I wonder if we can do comparative genomics using draft genomes from shotgun sequencing. I mean, since there might be uncharacterized genes or proteins because they are located in the gap between the contigs, will it still be "valid"? Do you think we will get much less information if we do comparative genomics using contigs or scaffolds from shotgun sequencing compared to the whole genome for bacteria?
If contigs or scaffolds are still OK, what kind of analyses can we perform?
To answer your question directly: Yes, you can do comparative genome studies with draft genomes. I would argue that all genomes are draft genomes, some are more complete than others, but no sequenced "genome" is an exact representation of what consists in a cell. There's a recent discussion of this topic at Titus Brown's blog. The bottom line is we, as genomicists, should regard a certain margin of error with any genome assembly from sequencing data.

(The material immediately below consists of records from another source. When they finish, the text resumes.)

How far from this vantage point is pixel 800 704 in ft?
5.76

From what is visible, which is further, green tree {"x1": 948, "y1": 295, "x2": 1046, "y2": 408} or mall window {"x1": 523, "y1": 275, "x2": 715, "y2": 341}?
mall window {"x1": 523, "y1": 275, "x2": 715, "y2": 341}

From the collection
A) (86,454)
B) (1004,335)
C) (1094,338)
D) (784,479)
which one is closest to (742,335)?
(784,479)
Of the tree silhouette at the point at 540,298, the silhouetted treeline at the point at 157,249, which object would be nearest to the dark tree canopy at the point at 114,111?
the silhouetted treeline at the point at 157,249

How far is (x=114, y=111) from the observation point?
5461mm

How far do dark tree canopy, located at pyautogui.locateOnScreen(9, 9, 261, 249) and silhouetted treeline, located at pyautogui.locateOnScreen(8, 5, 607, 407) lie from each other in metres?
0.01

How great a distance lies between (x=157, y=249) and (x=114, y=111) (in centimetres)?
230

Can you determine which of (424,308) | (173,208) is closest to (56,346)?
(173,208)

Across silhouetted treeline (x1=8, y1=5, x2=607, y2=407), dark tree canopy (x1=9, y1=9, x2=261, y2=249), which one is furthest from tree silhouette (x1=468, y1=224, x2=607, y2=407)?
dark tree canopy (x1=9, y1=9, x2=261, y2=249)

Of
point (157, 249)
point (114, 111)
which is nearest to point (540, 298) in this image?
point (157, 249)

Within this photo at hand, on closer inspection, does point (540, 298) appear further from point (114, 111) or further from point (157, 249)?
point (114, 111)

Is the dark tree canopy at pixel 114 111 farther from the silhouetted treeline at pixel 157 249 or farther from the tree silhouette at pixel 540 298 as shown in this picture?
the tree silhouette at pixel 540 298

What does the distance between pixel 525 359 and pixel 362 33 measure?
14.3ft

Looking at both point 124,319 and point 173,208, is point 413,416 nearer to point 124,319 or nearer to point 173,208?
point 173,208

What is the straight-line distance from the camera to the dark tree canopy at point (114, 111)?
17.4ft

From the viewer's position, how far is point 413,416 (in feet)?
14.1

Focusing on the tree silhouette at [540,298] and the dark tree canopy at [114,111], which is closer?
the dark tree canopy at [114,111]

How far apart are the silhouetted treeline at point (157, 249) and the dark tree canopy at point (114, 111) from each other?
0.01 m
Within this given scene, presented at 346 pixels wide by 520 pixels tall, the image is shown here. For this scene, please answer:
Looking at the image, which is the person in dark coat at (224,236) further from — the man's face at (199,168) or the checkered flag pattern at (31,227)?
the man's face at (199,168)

All genome assemblies will have different levels of uncertainty and can be considered drafts, some are in better shape than others, so your concept of "valid" is a vague one for comparative genomics. I don't quite understand what you mean in regards to "shotgun sequencing compared to the whole genome for bacteria"? There are lots of different methods for generating sequencing data, perhaps some are better than others, but if you are able to assemble short reads (or any size actually) into larger contigs or scaffold with confidence then you should be able to start to conduct comparative analyses with them. There are lots of methods to compare sequences: one could argue that sequence comparison is the central tenet of bioinformatics.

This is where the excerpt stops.